EXCERPTED TEXT:
○ ○ ○ ○ ○ ○ ○

In a large kettle bring 5 quarts water and 1 teaspoon salt to boiling. Add the shrimp. Bring to boiling; reduce heat. Simmer, uncovered, for 1 to 3 minutes or until shrimp turn opaque, stirring occasionally. Drain shrimp. Rinse under cold running water; drain again.
2.
To arrange shrimp, use a glass bowl that is 7 to 8 inches in diameter and about 4 inches deep. Arrange the shrimp, tails toward the center, in a circle to make 1 flat layer. (Only the round backs of shrimp should be visible from the outside of the bowl.) Repeat layers until bowl is filled, pressing down every couple of layers with the bottom of a plate that will fit into the bowl. When bowl is full, press down with plate once again.
3.
For marinade, in a screw-top jar combine the olive oil, wine vinegar, lemon peel, lemon juice, tomato paste, honey, garlic, ginger, salt, and cayenne pepper. Cover and shake well. Pour marinade over shrimp in bowl. Cover and chill overnight, occasionally placing a flat plate larger than the bowl tightly over the bowl and inverting it to redistribute marinade.

○ ○ ○ ○ ○ ○ ○

TASK MATERIAL:

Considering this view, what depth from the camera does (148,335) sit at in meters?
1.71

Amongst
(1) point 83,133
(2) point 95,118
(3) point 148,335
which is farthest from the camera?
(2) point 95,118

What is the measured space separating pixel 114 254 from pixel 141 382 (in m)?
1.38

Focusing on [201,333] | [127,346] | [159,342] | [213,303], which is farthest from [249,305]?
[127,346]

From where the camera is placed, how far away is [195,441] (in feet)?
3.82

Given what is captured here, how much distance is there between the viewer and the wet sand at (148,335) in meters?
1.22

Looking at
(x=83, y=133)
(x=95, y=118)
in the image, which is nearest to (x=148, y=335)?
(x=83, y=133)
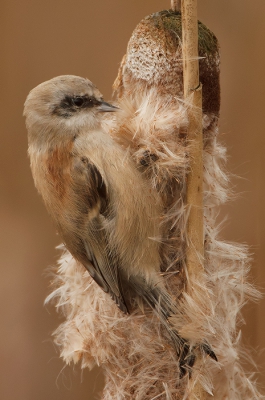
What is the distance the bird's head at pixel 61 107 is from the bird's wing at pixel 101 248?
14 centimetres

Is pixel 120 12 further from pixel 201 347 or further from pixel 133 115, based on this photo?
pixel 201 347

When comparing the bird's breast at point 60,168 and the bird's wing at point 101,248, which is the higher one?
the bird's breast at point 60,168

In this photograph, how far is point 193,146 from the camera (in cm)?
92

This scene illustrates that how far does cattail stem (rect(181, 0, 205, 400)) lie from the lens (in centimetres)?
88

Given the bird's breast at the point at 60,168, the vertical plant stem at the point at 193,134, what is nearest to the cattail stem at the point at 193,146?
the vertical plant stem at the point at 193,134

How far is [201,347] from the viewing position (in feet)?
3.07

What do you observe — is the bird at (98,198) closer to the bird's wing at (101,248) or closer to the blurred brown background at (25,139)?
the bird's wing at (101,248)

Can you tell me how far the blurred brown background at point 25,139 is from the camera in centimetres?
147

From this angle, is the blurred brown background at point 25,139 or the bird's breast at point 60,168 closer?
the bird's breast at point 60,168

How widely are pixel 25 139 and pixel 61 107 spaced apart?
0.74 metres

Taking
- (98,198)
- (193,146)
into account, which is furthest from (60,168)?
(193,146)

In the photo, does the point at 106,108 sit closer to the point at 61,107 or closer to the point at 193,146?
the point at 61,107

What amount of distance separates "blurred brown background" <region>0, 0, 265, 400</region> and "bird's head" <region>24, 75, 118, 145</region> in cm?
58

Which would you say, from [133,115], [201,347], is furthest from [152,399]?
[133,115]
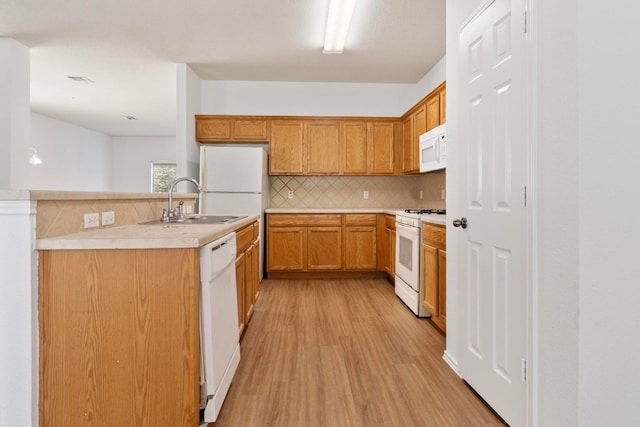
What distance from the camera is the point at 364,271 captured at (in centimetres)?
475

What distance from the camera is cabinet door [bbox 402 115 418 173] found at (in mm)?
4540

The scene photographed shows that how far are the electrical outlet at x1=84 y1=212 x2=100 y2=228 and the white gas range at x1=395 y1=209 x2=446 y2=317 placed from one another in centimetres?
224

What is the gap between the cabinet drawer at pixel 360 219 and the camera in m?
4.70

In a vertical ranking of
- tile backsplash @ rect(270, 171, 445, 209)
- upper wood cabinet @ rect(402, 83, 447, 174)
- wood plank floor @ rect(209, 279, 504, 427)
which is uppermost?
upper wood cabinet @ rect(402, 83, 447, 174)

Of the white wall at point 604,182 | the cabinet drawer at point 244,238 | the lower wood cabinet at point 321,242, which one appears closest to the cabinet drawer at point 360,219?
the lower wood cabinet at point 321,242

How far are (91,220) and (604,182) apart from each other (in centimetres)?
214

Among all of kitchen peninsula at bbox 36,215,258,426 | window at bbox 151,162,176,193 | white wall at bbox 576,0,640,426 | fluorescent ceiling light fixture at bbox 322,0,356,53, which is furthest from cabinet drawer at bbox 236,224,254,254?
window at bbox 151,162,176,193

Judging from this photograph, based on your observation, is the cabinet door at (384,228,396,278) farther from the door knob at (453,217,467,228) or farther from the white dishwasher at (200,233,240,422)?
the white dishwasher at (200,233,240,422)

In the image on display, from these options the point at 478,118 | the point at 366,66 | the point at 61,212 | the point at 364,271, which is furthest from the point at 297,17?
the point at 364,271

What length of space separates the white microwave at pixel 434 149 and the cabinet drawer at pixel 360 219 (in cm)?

○ ○ ○ ○ ○ ○ ○

WRITTEN TASKS:
(1) Using only the shrimp recipe, decide whether each statement agrees with it, and support each yes or no with the deciding words quoted from the recipe. (a) The shrimp are simmered covered. (b) The glass bowl for arranging the shrimp should be about 4 inches deep. (c) The marinade ingredients are combined in a saucepan.
(2) Count the lines of the entries that contain the string "camera". Matching is case-sensitive. Give only the number.

THE REPLIES:
(1)
(a) No: "Simmer, uncovered, for 1 to 3 minutes"
(b) Yes: "about 4 inches deep"
(c) No: "in a screw-top jar combine"

(2) 8